## [Data to process]
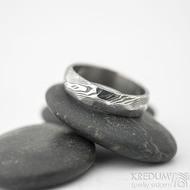 Rocksteel tmavý - velikost 57, šířka 5,3 mm, tloušťka 1,6 mm, dřevo - lept 75% zatmavený - Damasteel snubní prsteny - sk1867 (5)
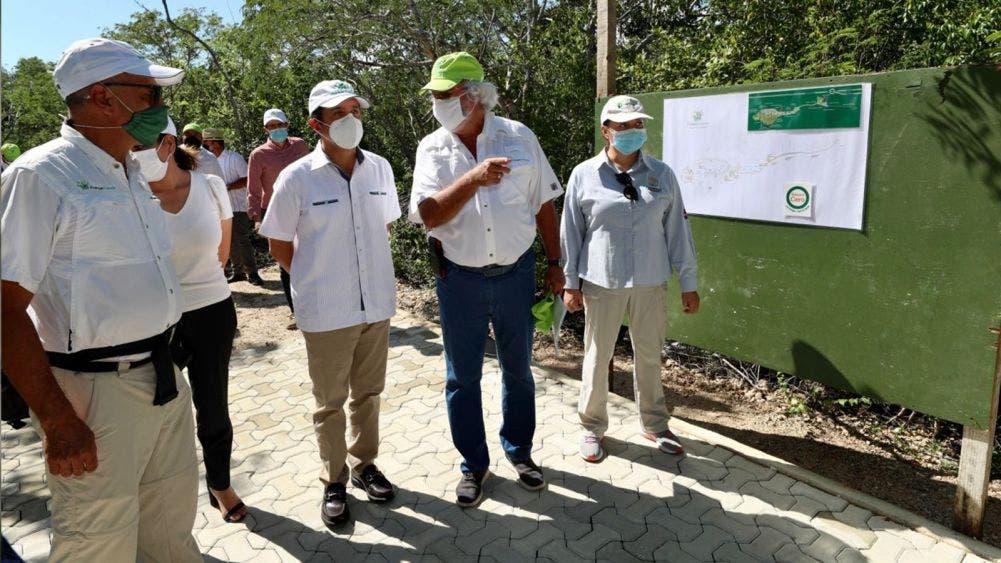 Carlos Joaquín supervisó los avances de la tercera etapa del Parque Cancún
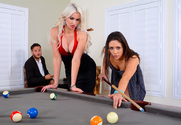 Anna Morna, Gigi Allens & Danny Mountain in 2 Chicks Same Time - Sex Position 1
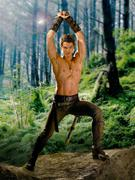http://img134.imagevenue.com/loc529/th_31260_Legend_of_the_Seeker_S1_Promo5_122_529lo.jpg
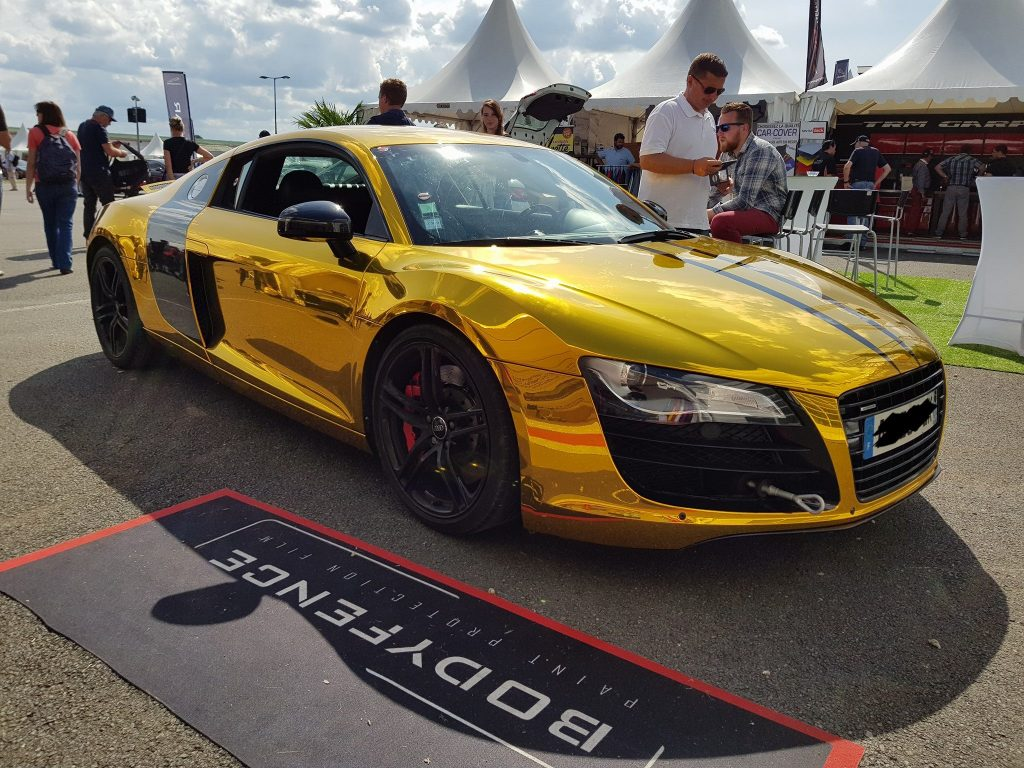 Covering Audi R8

## [Aim of the task]
Every line of the listing should be copied precisely, with images omitted.

## [Answer space]
 Rocksteel tmavý - velikost 57, šířka 5,3 mm, tloušťka 1,6 mm, dřevo - lept 75% zatmavený - Damasteel snubní prsteny - sk1867 (5)
 Carlos Joaquín supervisó los avances de la tercera etapa del Parque Cancún
 Anna Morna, Gigi Allens & Danny Mountain in 2 Chicks Same Time - Sex Position 1
http://img134.imagevenue.com/loc529/th_31260_Legend_of_the_Seeker_S1_Promo5_122_529lo.jpg
 Covering Audi R8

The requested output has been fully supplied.